To find out more, I looked up the names of almost 500 local politicians and counted how often they’re mentioned at the websites of the most important local media, newspaper het Parool and TV station AT5. The results are shown below:
Unsurprisingly, there were many mentions of local politicians during election month March 2014. Further, especially at AT5, there’s been a peak in mentions of district politicians in October 2010. This is probably related to their eager coverage of the so-called MuzyQ affair in the Oost district.
But the relevant question is of course: what happened after March 2014. At het Parool, mentions of district politicians declined. At AT5, the pattern is less clear-cut.
The chart below shows articles mentioning district politicians as a percentage of all articles mentioning local politicians. The graph shows the three-month moving average. This has the advantage of showing the trend more clearly, but the consequence is that there’s a lag before effects fully manifest themselves. This can be seen clearly for het Parool: in the graph, the effect of the elections extends until May, but in reality it wore off quicker (cf. the top chart).
As the chart shows, AT5’s coverage of district politics has been declining for years. It’s difficult to say whether the changes in the administrative system as of March 2014 have had a separate effect on AT5’s coverage.
At het Parool, there is a clear effect after March 2014. There are two possible interpretations:
- One could argue that there’s been a decline in mentions of district politicians after the March 2010 elections as well; perhaps journalists need some time after an election to figure out which district politicians are newsworthy. In 2010, coverage of district politics recovered pretty fast as a consequence of the MuzyQ affair refered to above.
- On the other hand, it’s been almost a year and a half now since the 2014 elections. One should expect any temporary effects to have worn off by now. All the same, mentions of district politicians have remained below twenty percent, whereas they were mostly above twenty percent before the elections.
I’m inclined to follow the second interpretation. It appears that district politics has become structurally less relevant - at least so in the eyes of the editors of het Parool.

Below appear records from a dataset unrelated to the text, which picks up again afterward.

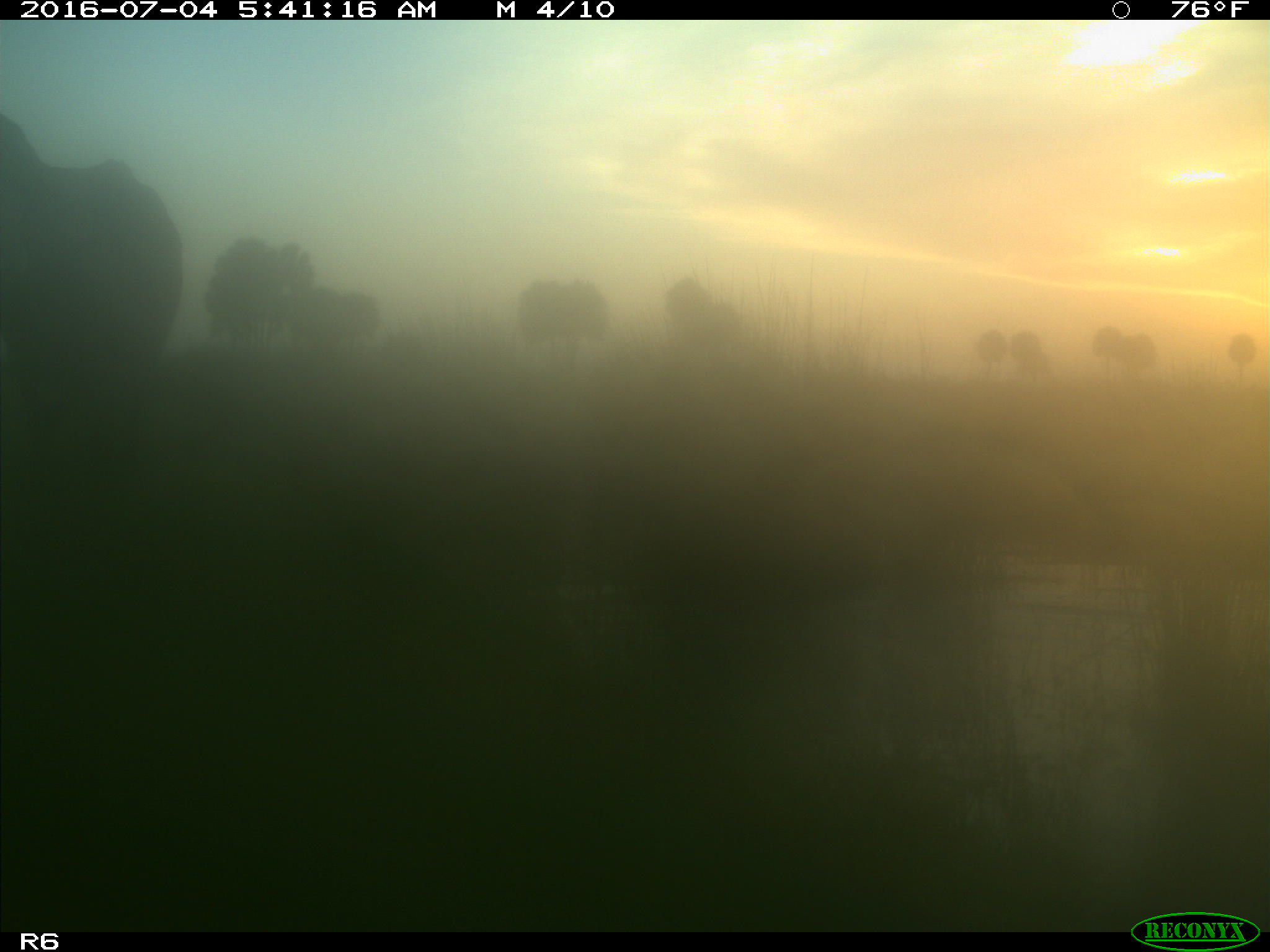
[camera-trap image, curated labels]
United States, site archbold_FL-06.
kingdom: Animalia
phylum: Chordata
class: Mammalia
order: Artiodactyla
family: Bovidae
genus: Bos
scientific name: Bos taurus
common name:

Since I’ve been counting anyway, I can also report which politicians have been mentioned most often in het Parool. I restrict myself to council members.

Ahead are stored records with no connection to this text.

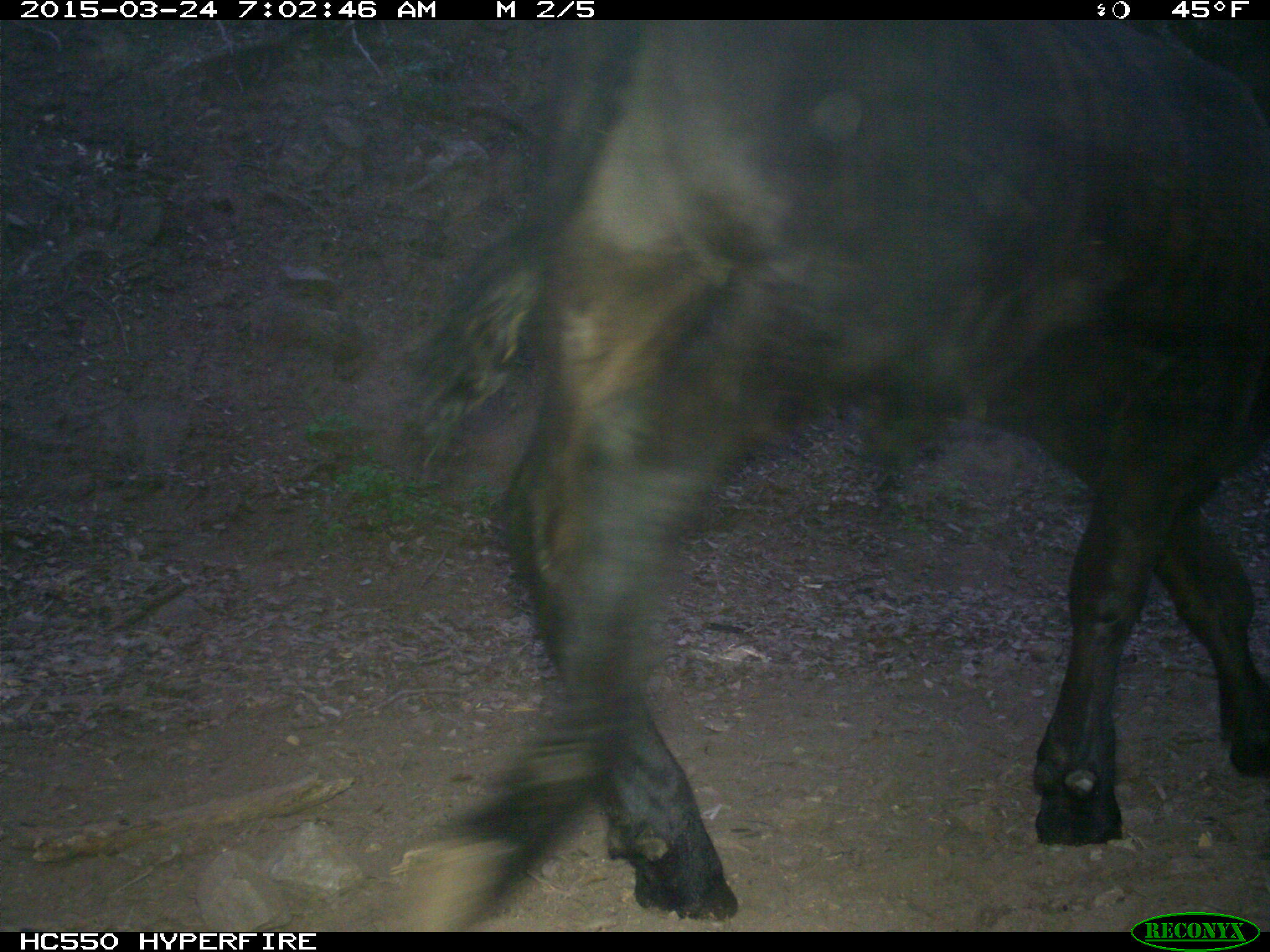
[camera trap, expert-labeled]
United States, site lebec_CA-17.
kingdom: Animalia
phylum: Chordata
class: Mammalia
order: Artiodactyla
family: Bovidae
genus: Bos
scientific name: Bos taurus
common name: domestic cow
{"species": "Bos taurus (domestic cow)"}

There appears to be no data available on past roles of local politicians. Since I was looking for a project to learn PHP and MySQL, I decided to create one myself. Data is from a number of sources including my own News from Amsterdam website (no longer maintained). I used the search forms of the AT5 and Parool websites to look up articles containing names of local politicians (after removing accents, shortening double last names and setting to lowercase). I restricted the analysis to articles that appeared between March 2010 and July 2015 and included only those with a publication date within the period in which a politician was in office.
See the Dutch version of this article for a more elaborate discussion of how the data was collected and analysed.